№ 002agents · long-running workflows filed may '26

The overnight research agent that doesn't run away.

Hard limits, tool gates, and the kill-switch we wish we'd added day one.

This is the setup for a research agent that runs unattended and stops itself if anything looks wrong. Five tools, one goal, three hard limits, three independent kill-switches, a full trace.

What you'll have when you finish: a scheduled overnight job that reads 40 sources, summarizes the new material to a JSON schema, drops a brief in your inbox by 6am, costs ~$2/run, and never bills past $5.

Accounts you'll need: console.anthropic.com · inngest.com · browserbase.com · supabase.com · langfuse.com. All free or under $30/mo to start.

01

The stack — five tools, ranked.

  • 01 Anthropic API — Sonnet 4.6 + tool use daily
  • 02 Inngest — durable queue, dedup, retry daily
  • 03 Browserbase + Playwright — sandboxed browsing daily
  • 04 Supabase Edge Functions — tool endpoints weekly
  • 05 Langfuse — traces, cost, replay daily

Anthropic does the thinking. Inngest holds the job and survives a crash.

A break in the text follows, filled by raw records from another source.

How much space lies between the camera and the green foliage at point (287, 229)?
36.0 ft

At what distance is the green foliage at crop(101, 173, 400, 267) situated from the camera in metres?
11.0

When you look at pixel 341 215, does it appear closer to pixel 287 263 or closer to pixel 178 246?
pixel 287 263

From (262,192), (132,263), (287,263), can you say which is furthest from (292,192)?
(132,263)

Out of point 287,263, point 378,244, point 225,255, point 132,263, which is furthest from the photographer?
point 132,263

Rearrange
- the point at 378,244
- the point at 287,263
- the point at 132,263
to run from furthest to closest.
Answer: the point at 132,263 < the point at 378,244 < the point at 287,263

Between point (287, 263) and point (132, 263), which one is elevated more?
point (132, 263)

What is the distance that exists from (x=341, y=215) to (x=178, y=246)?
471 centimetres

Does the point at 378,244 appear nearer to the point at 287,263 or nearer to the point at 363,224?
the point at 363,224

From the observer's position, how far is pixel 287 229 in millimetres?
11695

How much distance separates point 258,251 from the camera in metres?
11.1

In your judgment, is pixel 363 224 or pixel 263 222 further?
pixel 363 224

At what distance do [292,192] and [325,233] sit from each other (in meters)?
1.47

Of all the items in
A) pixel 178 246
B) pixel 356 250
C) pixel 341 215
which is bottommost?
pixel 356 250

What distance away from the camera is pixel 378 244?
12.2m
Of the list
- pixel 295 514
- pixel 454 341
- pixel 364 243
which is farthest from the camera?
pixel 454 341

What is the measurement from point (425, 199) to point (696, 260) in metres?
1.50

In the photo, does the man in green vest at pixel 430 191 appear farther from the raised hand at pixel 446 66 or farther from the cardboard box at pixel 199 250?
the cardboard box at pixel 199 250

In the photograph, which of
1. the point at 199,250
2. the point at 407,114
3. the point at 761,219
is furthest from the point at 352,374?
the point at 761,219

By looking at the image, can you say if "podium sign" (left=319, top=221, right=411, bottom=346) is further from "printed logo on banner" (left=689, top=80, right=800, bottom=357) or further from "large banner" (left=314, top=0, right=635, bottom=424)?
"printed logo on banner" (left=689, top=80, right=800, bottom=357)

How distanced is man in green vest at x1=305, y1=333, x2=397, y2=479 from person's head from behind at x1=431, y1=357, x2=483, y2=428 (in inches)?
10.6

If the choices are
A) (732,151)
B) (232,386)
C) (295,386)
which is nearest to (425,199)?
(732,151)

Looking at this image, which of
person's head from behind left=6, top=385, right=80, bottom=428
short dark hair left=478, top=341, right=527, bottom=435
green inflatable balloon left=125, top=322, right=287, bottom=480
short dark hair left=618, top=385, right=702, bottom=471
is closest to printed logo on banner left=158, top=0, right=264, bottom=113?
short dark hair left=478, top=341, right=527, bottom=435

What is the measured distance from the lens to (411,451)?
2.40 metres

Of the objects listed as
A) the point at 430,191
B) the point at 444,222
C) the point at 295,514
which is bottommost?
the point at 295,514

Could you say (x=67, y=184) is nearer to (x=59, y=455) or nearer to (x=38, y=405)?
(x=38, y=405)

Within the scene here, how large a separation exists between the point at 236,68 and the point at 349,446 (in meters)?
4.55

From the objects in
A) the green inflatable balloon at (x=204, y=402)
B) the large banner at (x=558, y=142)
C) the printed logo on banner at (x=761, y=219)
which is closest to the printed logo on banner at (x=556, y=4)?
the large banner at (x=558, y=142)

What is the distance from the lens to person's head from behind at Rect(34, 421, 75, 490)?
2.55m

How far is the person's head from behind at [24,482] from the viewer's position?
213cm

Browserbase keeps the agent off your machine. Supabase hosts the tool functions. Langfuse is how you sleep at night.

02

How to apply it.

  1. 01goal

    Write the goal as a contract.

    One sentence. One verb. One scope. One output format. Example:

    "Read the 40 URLs in source_list.json, summarize any article published in the last 24 hours that mentions one of the 12 tickers in tickers.json, output one JSON object per match to store_summary()."

    Now write three explicit success checks: (a) at least one valid record OR an explicit "no matches" record with timestamp, (b) every output parses against your JSON schema, (c) total output under 2,000 tokens.

    If any check fails, the agent calls flag_for_review() and stops. "Done" isn't a state for an LLM — these three checks are.

  2. 02tools

    Build the tool set — five tools, hard limits.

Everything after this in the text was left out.